Exercise brief: Please print all of the entries, matching them exactly.

Information supplied:

══════════

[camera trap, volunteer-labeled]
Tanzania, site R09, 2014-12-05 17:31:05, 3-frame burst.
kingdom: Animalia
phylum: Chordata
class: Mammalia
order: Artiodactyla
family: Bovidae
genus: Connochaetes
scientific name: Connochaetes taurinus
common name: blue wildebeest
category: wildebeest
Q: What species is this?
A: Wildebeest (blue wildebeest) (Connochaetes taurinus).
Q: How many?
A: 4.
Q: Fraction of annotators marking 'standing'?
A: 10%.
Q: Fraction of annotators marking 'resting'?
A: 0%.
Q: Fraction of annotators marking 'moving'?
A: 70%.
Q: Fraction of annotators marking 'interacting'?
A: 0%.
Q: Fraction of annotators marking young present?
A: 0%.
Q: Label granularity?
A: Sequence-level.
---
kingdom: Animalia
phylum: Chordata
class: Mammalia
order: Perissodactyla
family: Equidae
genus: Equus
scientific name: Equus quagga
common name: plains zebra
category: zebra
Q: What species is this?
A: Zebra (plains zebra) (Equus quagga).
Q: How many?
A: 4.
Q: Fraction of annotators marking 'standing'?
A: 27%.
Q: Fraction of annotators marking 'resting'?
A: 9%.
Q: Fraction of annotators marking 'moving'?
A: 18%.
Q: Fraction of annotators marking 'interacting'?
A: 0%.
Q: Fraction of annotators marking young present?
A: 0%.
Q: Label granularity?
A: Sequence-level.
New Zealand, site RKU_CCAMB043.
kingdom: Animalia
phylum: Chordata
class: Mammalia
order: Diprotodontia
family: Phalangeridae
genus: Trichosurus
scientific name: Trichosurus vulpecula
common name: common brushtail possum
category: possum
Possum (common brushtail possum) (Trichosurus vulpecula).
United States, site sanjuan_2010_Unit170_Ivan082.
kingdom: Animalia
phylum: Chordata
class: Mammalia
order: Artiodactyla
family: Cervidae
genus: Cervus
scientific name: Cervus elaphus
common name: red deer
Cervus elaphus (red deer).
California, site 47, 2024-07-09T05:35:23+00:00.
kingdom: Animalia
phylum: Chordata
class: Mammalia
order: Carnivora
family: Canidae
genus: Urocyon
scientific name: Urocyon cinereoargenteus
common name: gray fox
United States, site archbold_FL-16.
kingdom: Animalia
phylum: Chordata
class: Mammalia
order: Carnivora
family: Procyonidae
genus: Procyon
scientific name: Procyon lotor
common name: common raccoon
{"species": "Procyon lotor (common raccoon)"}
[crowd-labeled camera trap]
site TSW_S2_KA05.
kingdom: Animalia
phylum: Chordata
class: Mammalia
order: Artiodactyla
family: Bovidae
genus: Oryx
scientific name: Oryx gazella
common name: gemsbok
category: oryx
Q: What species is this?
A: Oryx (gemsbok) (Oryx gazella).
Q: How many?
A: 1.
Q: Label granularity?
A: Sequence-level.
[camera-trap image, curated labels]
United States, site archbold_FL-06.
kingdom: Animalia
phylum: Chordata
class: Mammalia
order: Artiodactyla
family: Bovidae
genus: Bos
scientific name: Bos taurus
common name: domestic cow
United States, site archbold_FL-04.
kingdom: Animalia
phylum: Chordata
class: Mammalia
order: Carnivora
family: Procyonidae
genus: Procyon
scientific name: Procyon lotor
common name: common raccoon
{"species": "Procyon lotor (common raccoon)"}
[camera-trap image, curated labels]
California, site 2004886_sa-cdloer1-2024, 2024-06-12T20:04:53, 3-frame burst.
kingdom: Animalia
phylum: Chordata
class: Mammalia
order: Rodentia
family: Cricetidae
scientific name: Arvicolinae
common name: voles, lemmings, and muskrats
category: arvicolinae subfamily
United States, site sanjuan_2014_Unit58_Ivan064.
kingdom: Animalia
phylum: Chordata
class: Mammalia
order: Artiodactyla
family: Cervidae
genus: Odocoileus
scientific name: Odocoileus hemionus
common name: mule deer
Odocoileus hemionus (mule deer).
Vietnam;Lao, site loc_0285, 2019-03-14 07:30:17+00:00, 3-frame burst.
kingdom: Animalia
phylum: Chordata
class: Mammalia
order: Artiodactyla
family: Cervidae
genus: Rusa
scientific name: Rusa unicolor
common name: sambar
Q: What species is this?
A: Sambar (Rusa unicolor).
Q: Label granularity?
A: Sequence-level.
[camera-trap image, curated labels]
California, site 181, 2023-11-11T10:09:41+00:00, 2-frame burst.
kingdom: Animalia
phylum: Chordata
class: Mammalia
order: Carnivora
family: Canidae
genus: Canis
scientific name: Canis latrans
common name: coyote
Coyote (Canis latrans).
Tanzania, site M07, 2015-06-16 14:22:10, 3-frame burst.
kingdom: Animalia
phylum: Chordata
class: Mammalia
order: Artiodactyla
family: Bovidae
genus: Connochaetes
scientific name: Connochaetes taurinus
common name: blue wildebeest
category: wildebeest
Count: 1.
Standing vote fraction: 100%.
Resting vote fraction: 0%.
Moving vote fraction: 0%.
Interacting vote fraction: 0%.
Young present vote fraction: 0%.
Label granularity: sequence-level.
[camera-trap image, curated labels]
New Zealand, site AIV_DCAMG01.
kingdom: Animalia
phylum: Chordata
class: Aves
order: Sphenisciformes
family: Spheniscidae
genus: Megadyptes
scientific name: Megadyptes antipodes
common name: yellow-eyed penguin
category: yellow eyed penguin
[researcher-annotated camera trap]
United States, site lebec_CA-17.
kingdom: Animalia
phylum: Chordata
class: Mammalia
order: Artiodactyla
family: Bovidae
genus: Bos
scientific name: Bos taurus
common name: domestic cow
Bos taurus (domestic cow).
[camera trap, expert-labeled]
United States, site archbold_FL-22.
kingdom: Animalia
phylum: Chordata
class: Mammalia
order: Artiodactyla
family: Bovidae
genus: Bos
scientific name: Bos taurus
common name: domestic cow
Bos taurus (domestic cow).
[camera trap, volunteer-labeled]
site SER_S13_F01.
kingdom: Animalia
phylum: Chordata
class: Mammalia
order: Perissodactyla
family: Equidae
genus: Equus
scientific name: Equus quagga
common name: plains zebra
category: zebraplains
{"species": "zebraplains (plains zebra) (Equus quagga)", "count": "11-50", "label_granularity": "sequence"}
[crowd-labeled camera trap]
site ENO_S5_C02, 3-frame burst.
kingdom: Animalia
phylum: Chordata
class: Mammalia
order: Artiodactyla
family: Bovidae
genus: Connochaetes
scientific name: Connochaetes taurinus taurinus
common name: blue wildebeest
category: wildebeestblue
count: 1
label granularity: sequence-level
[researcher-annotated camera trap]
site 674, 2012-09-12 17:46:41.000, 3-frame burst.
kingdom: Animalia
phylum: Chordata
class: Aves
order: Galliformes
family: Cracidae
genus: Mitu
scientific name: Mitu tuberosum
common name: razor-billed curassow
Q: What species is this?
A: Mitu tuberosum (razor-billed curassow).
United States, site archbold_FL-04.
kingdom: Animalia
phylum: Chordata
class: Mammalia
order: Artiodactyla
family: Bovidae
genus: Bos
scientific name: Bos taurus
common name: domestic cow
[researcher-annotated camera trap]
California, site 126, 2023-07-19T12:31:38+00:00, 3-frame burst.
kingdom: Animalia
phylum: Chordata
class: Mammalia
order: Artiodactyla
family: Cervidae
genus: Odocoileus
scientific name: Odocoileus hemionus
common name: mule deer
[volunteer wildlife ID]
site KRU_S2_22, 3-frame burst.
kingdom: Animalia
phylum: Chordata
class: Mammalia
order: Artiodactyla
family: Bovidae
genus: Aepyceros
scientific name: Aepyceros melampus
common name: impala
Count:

══════════

Exercise answer:
[camera trap, volunteer-labeled]
Tanzania, site R09, 2014-12-05 17:31:05, 3-frame burst.
kingdom: Animalia
phylum: Chordata
class: Mammalia
order: Artiodactyla
family: Bovidae
genus: Connochaetes
scientific name: Connochaetes taurinus
common name: blue wildebeest
category: wildebeest
Q: What species is this?
A: Wildebeest (blue wildebeest) (Connochaetes taurinus).
Q: How many?
A: 4.
Q: Fraction of annotators marking 'standing'?
A: 10%.
Q: Fraction of annotators marking 'resting'?
A: 0%.
Q: Fraction of annotators marking 'moving'?
A: 70%.
Q: Fraction of annotators marking 'interacting'?
A: 0%.
Q: Fraction of annotators marking young present?
A: 0%.
Q: Label granularity?
A: Sequence-level.
---
kingdom: Animalia
phylum: Chordata
class: Mammalia
order: Perissodactyla
family: Equidae
genus: Equus
scientific name: Equus quagga
common name: plains zebra
category: zebra
Q: What species is this?
A: Zebra (plains zebra) (Equus quagga).
Q: How many?
A: 4.
Q: Fraction of annotators marking 'standing'?
A: 27%.
Q: Fraction of annotators marking 'resting'?
A: 9%.
Q: Fraction of annotators marking 'moving'?
A: 18%.
Q: Fraction of annotators marking 'interacting'?
A: 0%.
Q: Fraction of annotators marking young present?
A: 0%.
Q: Label granularity?
A: Sequence-level.
New Zealand, site RKU_CCAMB043.
kingdom: Animalia
phylum: Chordata
class: Mammalia
order: Diprotodontia
family: Phalangeridae
genus: Trichosurus
scientific name: Trichosurus vulpecula
common name: common brushtail possum
category: possum
Possum (common brushtail possum) (Trichosurus vulpecula).
United States, site sanjuan_2010_Unit170_Ivan082.
kingdom: Animalia
phylum: Chordata
class: Mammalia
order: Artiodactyla
family: Cervidae
genus: Cervus
scientific name: Cervus elaphus
common name: red deer
Cervus elaphus (red deer).
California, site 47, 2024-07-09T05:35:23+00:00.
kingdom: Animalia
phylum: Chordata
class: Mammalia
order: Carnivora
family: Canidae
genus: Urocyon
scientific name: Urocyon cinereoargenteus
common name: gray fox
United States, site archbold_FL-16.
kingdom: Animalia
phylum: Chordata
class: Mammalia
order: Carnivora
family: Procyonidae
genus: Procyon
scientific name: Procyon lotor
common name: common raccoon
{"species": "Procyon lotor (common raccoon)"}
[crowd-labeled camera trap]
site TSW_S2_KA05.
kingdom: Animalia
phylum: Chordata
class: Mammalia
order: Artiodactyla
family: Bovidae
genus: Oryx
scientific name: Oryx gazella
common name: gemsbok
category: oryx
Q: What species is this?
A: Oryx (gemsbok) (Oryx gazella).
Q: How many?
A: 1.
Q: Label granularity?
A: Sequence-level.
[camera-trap image, curated labels]
United States, site archbold_FL-06.
kingdom: Animalia
phylum: Chordata
class: Mammalia
order: Artiodactyla
family: Bovidae
genus: Bos
scientific name: Bos taurus
common name: domestic cow
United States, site archbold_FL-04.
kingdom: Animalia
phylum: Chordata
class: Mammalia
order: Carnivora
family: Procyonidae
genus: Procyon
scientific name: Procyon lotor
common name: common raccoon
{"species": "Procyon lotor (common raccoon)"}
[camera-trap image, curated labels]
California, site 2004886_sa-cdloer1-2024, 2024-06-12T20:04:53, 3-frame burst.
kingdom: Animalia
phylum: Chordata
class: Mammalia
order: Rodentia
family: Cricetidae
scientific name: Arvicolinae
common name: voles, lemmings, and muskrats
category: arvicolinae subfamily
United States, site sanjuan_2014_Unit58_Ivan064.
kingdom: Animalia
phylum: Chordata
class: Mammalia
order: Artiodactyla
family: Cervidae
genus: Odocoileus
scientific name: Odocoileus hemionus
common name: mule deer
Odocoileus hemionus (mule deer).
Vietnam;Lao, site loc_0285, 2019-03-14 07:30:17+00:00, 3-frame burst.
kingdom: Animalia
phylum: Chordata
class: Mammalia
order: Artiodactyla
family: Cervidae
genus: Rusa
scientific name: Rusa unicolor
common name: sambar
Q: What species is this?
A: Sambar (Rusa unicolor).
Q: Label granularity?
A: Sequence-level.
[camera-trap image, curated labels]
California, site 181, 2023-11-11T10:09:41+00:00, 2-frame burst.
kingdom: Animalia
phylum: Chordata
class: Mammalia
order: Carnivora
family: Canidae
genus: Canis
scientific name: Canis latrans
common name: coyote
Coyote (Canis latrans).
Tanzania, site M07, 2015-06-16 14:22:10, 3-frame burst.
kingdom: Animalia
phylum: Chordata
class: Mammalia
order: Artiodactyla
family: Bovidae
genus: Connochaetes
scientific name: Connochaetes taurinus
common name: blue wildebeest
category: wildebeest
Count: 1.
Standing vote fraction: 100%.
Resting vote fraction: 0%.
Moving vote fraction: 0%.
Interacting vote fraction: 0%.
Young present vote fraction: 0%.
Label granularity: sequence-level.
[camera-trap image, curated labels]
New Zealand, site AIV_DCAMG01.
kingdom: Animalia
phylum: Chordata
class: Aves
order: Sphenisciformes
family: Spheniscidae
genus: Megadyptes
scientific name: Megadyptes antipodes
common name: yellow-eyed penguin
category: yellow eyed penguin
[researcher-annotated camera trap]
United States, site lebec_CA-17.
kingdom: Animalia
phylum: Chordata
class: Mammalia
order: Artiodactyla
family: Bovidae
genus: Bos
scientific name: Bos taurus
common name: domestic cow
Bos taurus (domestic cow).
[camera trap, expert-labeled]
United States, site archbold_FL-22.
kingdom: Animalia
phylum: Chordata
class: Mammalia
order: Artiodactyla
family: Bovidae
genus: Bos
scientific name: Bos taurus
common name: domestic cow
Bos taurus (domestic cow).
[camera trap, volunteer-labeled]
site SER_S13_F01.
kingdom: Animalia
phylum: Chordata
class: Mammalia
order: Perissodactyla
family: Equidae
genus: Equus
scientific name: Equus quagga
common name: plains zebra
category: zebraplains
{"species": "zebraplains (plains zebra) (Equus quagga)", "count": "11-50", "label_granularity": "sequence"}
[crowd-labeled camera trap]
site ENO_S5_C02, 3-frame burst.
kingdom: Animalia
phylum: Chordata
class: Mammalia
order: Artiodactyla
family: Bovidae
genus: Connochaetes
scientific name: Connochaetes taurinus taurinus
common name: blue wildebeest
category: wildebeestblue
count: 1
label granularity: sequence-level
[researcher-annotated camera trap]
site 674, 2012-09-12 17:46:41.000, 3-frame burst.
kingdom: Animalia
phylum: Chordata
class: Aves
order: Galliformes
family: Cracidae
genus: Mitu
scientific name: Mitu tuberosum
common name: razor-billed curassow
Q: What species is this?
A: Mitu tuberosum (razor-billed curassow).
United States, site archbold_FL-04.
kingdom: Animalia
phylum: Chordata
class: Mammalia
order: Artiodactyla
family: Bovidae
genus: Bos
scientific name: Bos taurus
common name: domestic cow
[researcher-annotated camera trap]
California, site 126, 2023-07-19T12:31:38+00:00, 3-frame burst.
kingdom: Animalia
phylum: Chordata
class: Mammalia
order: Artiodactyla
family: Cervidae
genus: Odocoileus
scientific name: Odocoileus hemionus
common name: mule deer
[volunteer wildlife ID]
site KRU_S2_22, 3-frame burst.
kingdom: Animalia
phylum: Chordata
class: Mammalia
order: Artiodactyla
family: Bovidae
genus: Aepyceros
scientific name: Aepyceros melampus
common name: impala
Count:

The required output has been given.